Nature reserve in the country of Georgia

Vashlovani Strict Nature Reserve (ვაშლოვანის სახელმწიფო ნაკრძალი) is a protected area in Dedoplistsqaro Municipality, Kakheti region of Georgia on Shiraqi mountain range and Georgian bank of Alazani River, at elevation 300-600 meters above sea level.

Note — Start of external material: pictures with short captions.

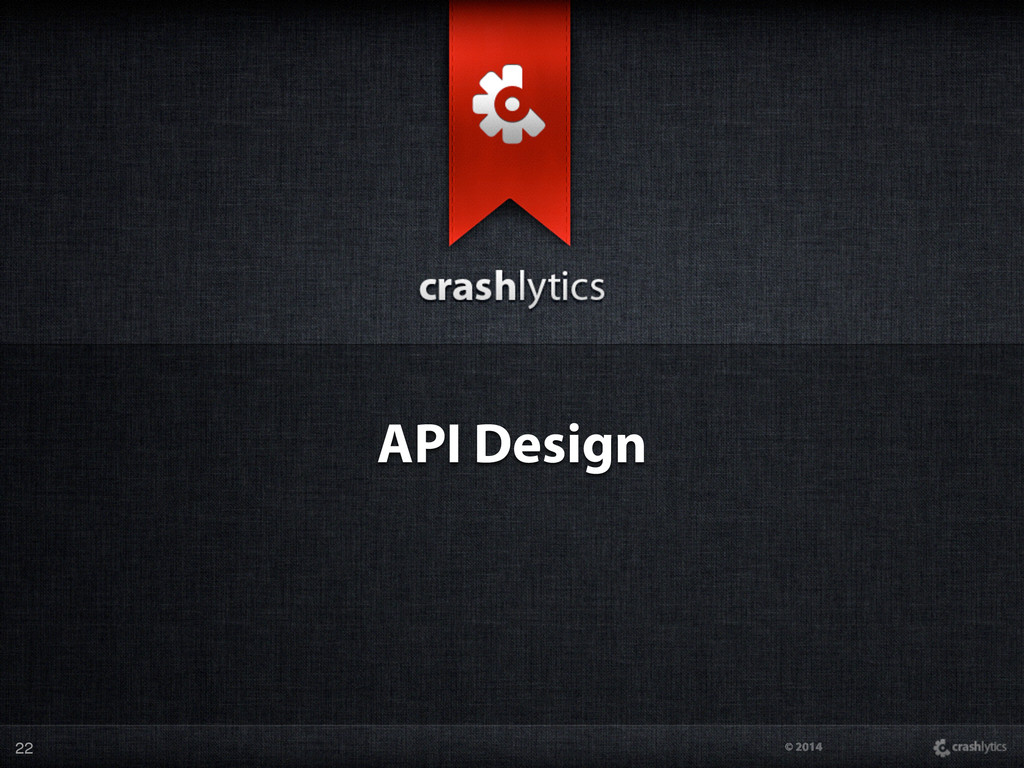 © 2014 API Design 22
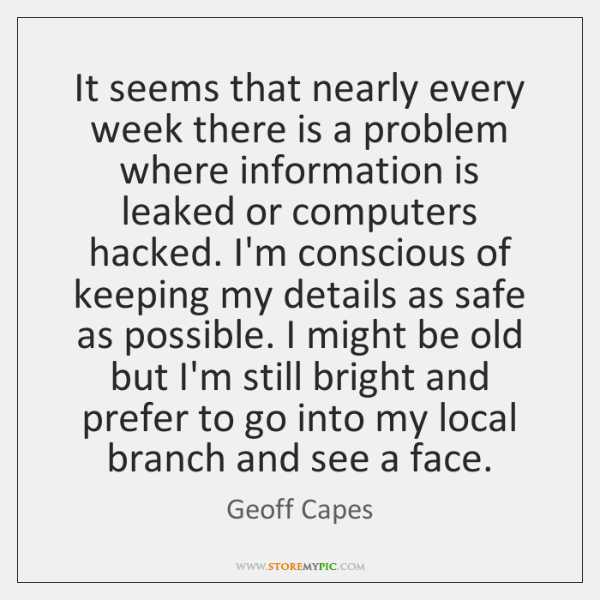 It seems that nearly every week there is a problem where information ...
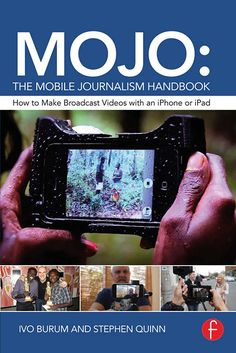 Buy MOJO: The Mobile Journalism Handbook: How to Make Broadcast Videos with an iPhone or iPad by Ivo Burum, Stephen Quinn and Read this Book on Kobo's Free Apps. Discover Kobo's Vast Collection of Ebooks and Audiobooks Today - Over 4 Million Titles! Dr Quinn, University Professor, Ipad, Got Online, Mobile Technology, How To Become, How To Make, Iphone, Reading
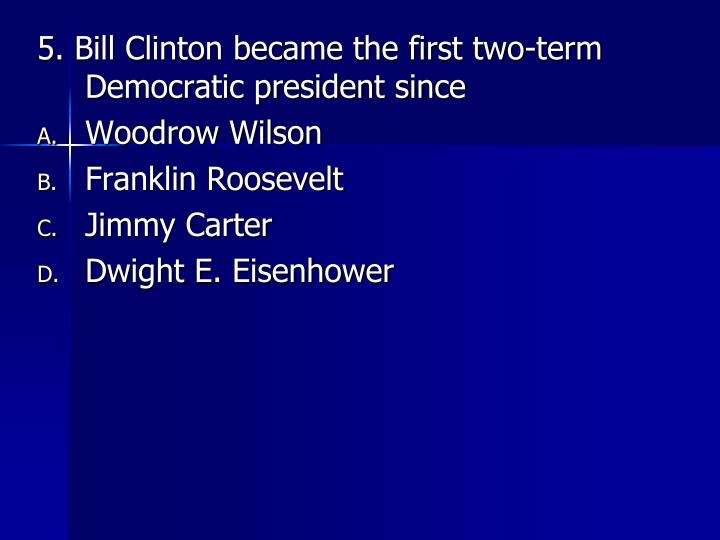 5. Bill Clinton became the first two-term Democratic president since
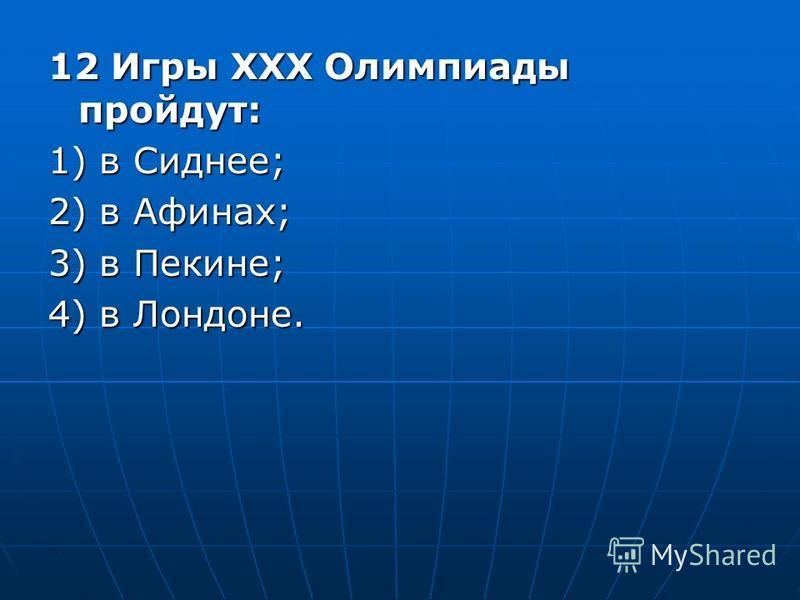 12 Игры ХХХ Олимпиады пройдут: 1) в Сиднее; 2) в Афинах; 3) в Пекине; 4) в Лондоне.
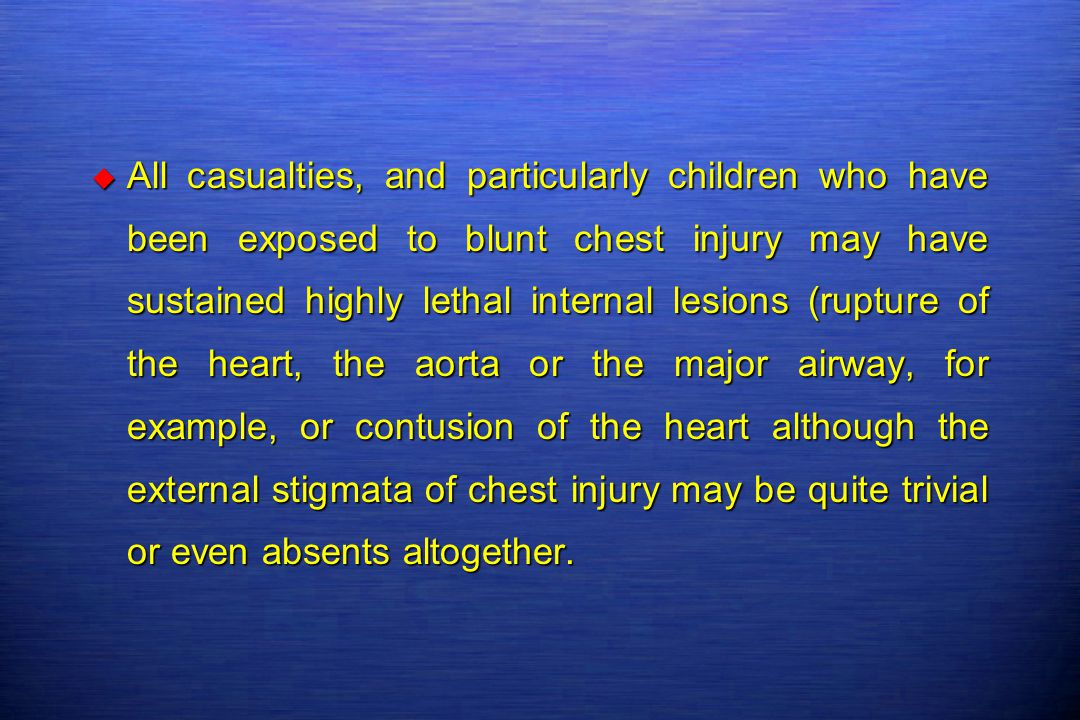 All casualties, and particularly children who have been exposed to blunt chest injury may have sustained highly lethal internal lesions (rupture of the heart, the aorta or the major airway, for example, or contusion of the heart although the external stigmata of chest injury may be quite trivial or even absents altogether.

The total protected area is 10,143 hectares, with forest at 4.032 ha, and the rest are fields, desert, ravines. The purpose of the Nature Reserve is to protect and preserve rare species of rare forest flora and fauna.

== Flora ==
Protected forest mostly has pine tree and juniper. There are also Celtis, Pyrus salicifolia, pomegranate, Prunus mahaleb, Spiraea, Paliurus and wild pistachio tree (Pistacia mutica).

== Fauna ==
There are many species of birds: Rock partridge, Griffon vulture, Eurasian golden oriole, Mistle thrush, including near threatened Cinereous vultures (Aegypius monachus).
Mammals are represented by wild boar, rabbit, fox, wolf, bear, striped hyena, European badger and leopard (Panthera pardus).

== Climate ==
In terms of climate this is the most dry and harsh region in Georgia. Climate is characterized by dryness and heat.